**Dataset content**

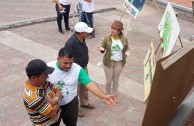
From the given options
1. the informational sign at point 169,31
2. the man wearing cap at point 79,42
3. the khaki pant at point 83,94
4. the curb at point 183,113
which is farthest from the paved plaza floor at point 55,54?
the informational sign at point 169,31

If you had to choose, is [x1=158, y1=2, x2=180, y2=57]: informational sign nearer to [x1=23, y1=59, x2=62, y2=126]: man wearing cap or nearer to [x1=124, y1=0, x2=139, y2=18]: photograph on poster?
[x1=23, y1=59, x2=62, y2=126]: man wearing cap

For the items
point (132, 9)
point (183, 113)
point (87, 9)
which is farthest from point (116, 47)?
point (87, 9)

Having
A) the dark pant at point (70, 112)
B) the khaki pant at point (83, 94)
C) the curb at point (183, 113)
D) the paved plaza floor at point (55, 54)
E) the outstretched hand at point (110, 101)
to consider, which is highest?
the outstretched hand at point (110, 101)

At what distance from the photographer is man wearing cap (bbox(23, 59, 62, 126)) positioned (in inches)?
114

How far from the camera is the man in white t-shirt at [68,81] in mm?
3326

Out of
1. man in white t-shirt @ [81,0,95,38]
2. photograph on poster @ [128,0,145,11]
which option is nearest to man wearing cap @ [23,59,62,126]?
photograph on poster @ [128,0,145,11]

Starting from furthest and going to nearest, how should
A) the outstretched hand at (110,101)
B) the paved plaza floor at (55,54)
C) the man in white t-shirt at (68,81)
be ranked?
the paved plaza floor at (55,54) < the man in white t-shirt at (68,81) < the outstretched hand at (110,101)

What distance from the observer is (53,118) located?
10.9ft

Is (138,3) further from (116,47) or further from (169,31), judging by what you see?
(169,31)

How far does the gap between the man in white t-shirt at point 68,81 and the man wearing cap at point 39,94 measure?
11.6 inches

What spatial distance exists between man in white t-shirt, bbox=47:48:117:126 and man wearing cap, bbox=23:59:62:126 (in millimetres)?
294

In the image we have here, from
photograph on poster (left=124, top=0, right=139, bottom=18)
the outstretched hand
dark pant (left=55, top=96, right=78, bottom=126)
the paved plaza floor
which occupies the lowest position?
the paved plaza floor

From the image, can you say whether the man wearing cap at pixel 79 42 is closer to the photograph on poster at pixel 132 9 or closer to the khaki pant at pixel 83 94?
the khaki pant at pixel 83 94

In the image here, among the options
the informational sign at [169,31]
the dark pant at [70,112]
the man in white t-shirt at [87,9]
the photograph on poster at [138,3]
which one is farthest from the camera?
the man in white t-shirt at [87,9]
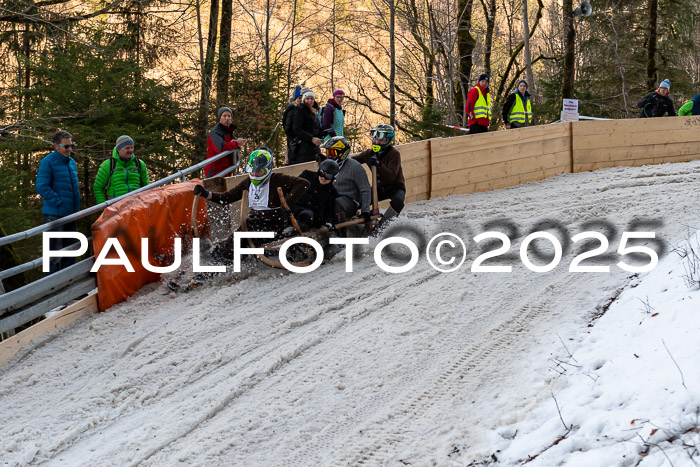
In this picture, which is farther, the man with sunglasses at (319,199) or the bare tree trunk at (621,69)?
the bare tree trunk at (621,69)

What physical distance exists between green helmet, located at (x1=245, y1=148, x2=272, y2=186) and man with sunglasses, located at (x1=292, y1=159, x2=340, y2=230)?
59cm

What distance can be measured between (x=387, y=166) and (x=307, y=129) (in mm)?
1948

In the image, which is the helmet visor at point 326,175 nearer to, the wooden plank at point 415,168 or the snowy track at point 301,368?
the snowy track at point 301,368

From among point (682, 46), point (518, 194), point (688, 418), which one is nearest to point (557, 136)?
point (518, 194)

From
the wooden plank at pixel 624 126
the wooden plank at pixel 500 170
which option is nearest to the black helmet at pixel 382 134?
the wooden plank at pixel 500 170

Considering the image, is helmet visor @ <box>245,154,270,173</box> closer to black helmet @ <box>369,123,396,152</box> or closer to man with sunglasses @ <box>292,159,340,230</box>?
man with sunglasses @ <box>292,159,340,230</box>

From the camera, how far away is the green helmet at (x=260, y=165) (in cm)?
922

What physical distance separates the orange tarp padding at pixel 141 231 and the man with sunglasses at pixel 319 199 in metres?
1.42

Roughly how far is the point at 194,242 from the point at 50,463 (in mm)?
4084

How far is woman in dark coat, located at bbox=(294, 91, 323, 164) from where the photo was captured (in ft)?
38.4

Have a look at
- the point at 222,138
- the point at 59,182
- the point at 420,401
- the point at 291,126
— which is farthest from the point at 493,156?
the point at 420,401

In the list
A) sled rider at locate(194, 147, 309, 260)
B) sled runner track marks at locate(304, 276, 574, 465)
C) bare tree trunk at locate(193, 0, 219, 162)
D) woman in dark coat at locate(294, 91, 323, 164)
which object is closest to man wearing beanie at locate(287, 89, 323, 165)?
woman in dark coat at locate(294, 91, 323, 164)

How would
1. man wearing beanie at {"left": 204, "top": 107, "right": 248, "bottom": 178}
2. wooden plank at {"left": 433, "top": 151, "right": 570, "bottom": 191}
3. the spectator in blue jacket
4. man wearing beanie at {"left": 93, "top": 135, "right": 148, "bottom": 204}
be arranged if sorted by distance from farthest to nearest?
1. wooden plank at {"left": 433, "top": 151, "right": 570, "bottom": 191}
2. man wearing beanie at {"left": 204, "top": 107, "right": 248, "bottom": 178}
3. man wearing beanie at {"left": 93, "top": 135, "right": 148, "bottom": 204}
4. the spectator in blue jacket

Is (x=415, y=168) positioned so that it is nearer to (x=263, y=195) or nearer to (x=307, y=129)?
(x=307, y=129)
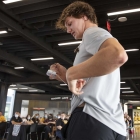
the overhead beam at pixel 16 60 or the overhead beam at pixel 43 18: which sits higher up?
the overhead beam at pixel 43 18

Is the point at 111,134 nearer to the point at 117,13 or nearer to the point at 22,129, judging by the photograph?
the point at 117,13

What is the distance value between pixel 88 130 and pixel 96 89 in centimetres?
18

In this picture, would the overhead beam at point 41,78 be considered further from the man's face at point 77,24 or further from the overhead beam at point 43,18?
the man's face at point 77,24

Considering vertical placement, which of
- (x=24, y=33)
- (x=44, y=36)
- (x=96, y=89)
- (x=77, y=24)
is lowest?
(x=96, y=89)

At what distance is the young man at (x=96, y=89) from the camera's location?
0.64 m

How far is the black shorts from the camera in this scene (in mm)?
727

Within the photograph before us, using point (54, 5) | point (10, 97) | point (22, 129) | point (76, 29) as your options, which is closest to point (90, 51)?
point (76, 29)

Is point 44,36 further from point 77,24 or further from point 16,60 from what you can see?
point 77,24

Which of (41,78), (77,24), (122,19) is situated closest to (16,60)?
(41,78)

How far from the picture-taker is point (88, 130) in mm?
738

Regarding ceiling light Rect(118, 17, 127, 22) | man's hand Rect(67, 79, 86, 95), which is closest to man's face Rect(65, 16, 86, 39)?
man's hand Rect(67, 79, 86, 95)

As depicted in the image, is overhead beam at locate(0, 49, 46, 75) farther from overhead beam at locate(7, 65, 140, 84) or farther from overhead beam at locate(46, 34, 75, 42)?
overhead beam at locate(46, 34, 75, 42)

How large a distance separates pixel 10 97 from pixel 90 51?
832 inches

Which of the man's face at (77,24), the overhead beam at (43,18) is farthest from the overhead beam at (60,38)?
the man's face at (77,24)
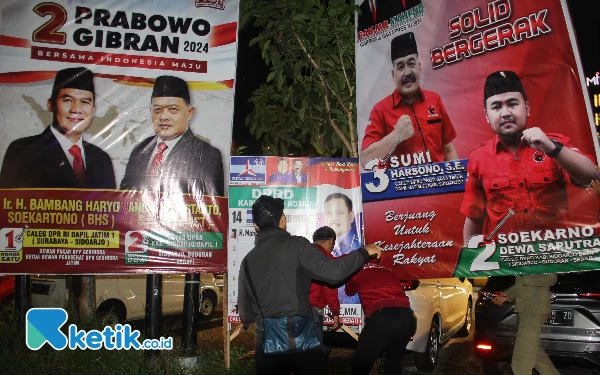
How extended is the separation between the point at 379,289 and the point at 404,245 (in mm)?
832

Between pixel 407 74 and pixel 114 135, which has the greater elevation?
pixel 407 74

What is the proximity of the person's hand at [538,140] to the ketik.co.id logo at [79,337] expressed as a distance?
14.4 feet

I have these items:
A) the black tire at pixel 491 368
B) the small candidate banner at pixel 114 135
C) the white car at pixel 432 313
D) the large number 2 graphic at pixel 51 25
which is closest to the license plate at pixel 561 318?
the black tire at pixel 491 368

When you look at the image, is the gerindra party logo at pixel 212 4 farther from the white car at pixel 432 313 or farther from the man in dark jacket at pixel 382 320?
the white car at pixel 432 313

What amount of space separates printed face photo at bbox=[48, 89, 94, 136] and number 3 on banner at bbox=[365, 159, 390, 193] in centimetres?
309

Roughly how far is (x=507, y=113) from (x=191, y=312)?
13.6ft

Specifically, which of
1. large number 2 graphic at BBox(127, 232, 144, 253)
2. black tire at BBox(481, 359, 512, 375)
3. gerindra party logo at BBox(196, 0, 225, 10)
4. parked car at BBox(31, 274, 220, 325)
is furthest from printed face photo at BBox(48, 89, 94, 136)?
black tire at BBox(481, 359, 512, 375)

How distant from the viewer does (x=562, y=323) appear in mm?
6918

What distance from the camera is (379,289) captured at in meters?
5.80

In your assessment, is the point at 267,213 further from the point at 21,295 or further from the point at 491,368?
the point at 21,295

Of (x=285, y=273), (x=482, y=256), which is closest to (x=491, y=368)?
(x=482, y=256)

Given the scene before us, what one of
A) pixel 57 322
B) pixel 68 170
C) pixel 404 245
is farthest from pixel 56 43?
pixel 404 245

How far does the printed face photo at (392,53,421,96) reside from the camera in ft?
21.2

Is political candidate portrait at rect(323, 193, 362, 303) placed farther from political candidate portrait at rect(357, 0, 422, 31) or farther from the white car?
political candidate portrait at rect(357, 0, 422, 31)
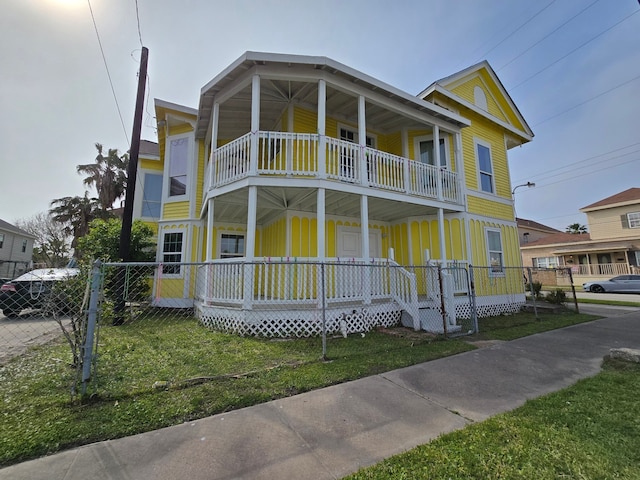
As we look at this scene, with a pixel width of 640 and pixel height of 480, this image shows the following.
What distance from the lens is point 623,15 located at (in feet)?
32.2

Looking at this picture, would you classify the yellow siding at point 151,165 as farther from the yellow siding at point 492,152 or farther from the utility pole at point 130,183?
the yellow siding at point 492,152

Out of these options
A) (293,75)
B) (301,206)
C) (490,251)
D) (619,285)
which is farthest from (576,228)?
(293,75)

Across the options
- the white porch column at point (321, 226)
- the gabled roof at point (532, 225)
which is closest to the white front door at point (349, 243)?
the white porch column at point (321, 226)

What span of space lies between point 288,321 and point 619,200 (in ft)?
112

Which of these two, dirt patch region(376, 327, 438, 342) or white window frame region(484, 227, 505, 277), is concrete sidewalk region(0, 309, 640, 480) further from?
white window frame region(484, 227, 505, 277)

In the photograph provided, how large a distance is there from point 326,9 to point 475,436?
9.81 m

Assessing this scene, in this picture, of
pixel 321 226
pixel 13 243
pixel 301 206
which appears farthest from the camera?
pixel 13 243

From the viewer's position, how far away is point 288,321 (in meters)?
6.64

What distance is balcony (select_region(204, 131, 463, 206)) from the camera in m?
7.34

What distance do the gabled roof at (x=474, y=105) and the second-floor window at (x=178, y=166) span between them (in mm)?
9659

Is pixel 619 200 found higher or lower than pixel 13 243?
higher

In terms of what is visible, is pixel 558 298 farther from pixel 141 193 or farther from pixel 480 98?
pixel 141 193

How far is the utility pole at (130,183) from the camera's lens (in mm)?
8117

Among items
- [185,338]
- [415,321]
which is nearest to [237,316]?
[185,338]
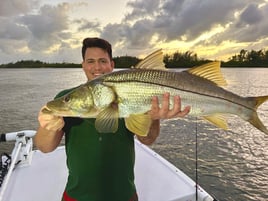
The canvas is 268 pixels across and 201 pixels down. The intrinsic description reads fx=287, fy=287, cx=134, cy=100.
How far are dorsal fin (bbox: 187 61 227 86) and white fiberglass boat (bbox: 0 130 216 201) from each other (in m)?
1.74

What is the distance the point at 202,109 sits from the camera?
2256 millimetres

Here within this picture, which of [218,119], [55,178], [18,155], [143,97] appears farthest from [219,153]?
[143,97]

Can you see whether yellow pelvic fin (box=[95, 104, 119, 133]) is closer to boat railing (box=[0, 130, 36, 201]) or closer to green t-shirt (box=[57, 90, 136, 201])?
green t-shirt (box=[57, 90, 136, 201])

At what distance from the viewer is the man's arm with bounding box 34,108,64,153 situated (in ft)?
7.12

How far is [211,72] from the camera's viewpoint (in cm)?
230

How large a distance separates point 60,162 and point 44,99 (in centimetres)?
1831

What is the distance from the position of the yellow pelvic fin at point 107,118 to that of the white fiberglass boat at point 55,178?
5.74 feet

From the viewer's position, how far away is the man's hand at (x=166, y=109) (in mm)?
2164

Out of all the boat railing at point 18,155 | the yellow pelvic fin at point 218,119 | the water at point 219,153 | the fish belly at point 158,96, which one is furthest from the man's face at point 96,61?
the water at point 219,153

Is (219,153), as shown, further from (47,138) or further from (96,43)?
(47,138)

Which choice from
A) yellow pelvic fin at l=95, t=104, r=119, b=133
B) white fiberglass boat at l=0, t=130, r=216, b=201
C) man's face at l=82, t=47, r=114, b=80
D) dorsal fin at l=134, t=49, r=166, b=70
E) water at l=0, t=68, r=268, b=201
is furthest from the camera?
water at l=0, t=68, r=268, b=201

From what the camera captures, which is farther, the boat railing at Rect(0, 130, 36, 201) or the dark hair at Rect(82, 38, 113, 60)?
the boat railing at Rect(0, 130, 36, 201)

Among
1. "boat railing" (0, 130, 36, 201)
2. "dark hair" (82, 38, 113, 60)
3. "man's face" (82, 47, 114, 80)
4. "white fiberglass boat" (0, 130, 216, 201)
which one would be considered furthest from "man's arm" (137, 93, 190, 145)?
"boat railing" (0, 130, 36, 201)

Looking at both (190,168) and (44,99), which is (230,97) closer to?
(190,168)
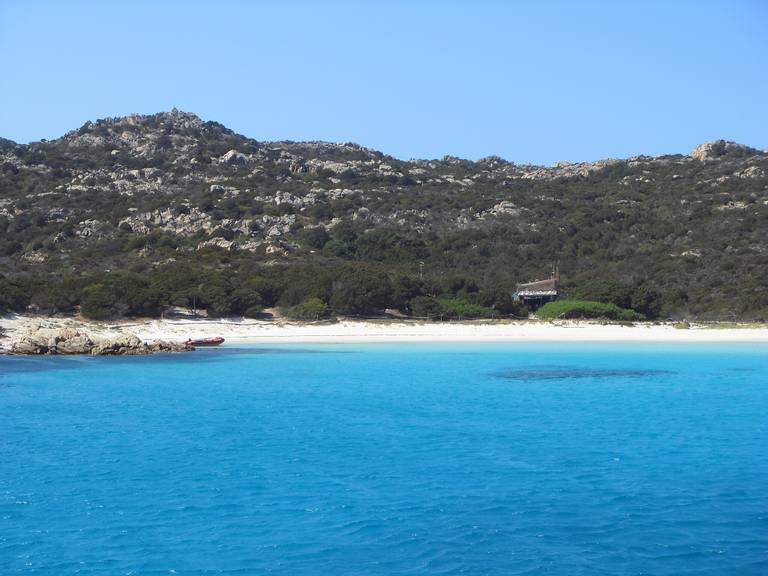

**Requirements**
Please find each line in the material above that contains the word "judging" and copy those lines in full. Case counts.

**Problem solution**
Is (138,3) further from (116,47) or further from (169,31), judging by what you see?
Is the point at 111,134 nearer to the point at 117,13 or nearer to the point at 22,129, judging by the photograph?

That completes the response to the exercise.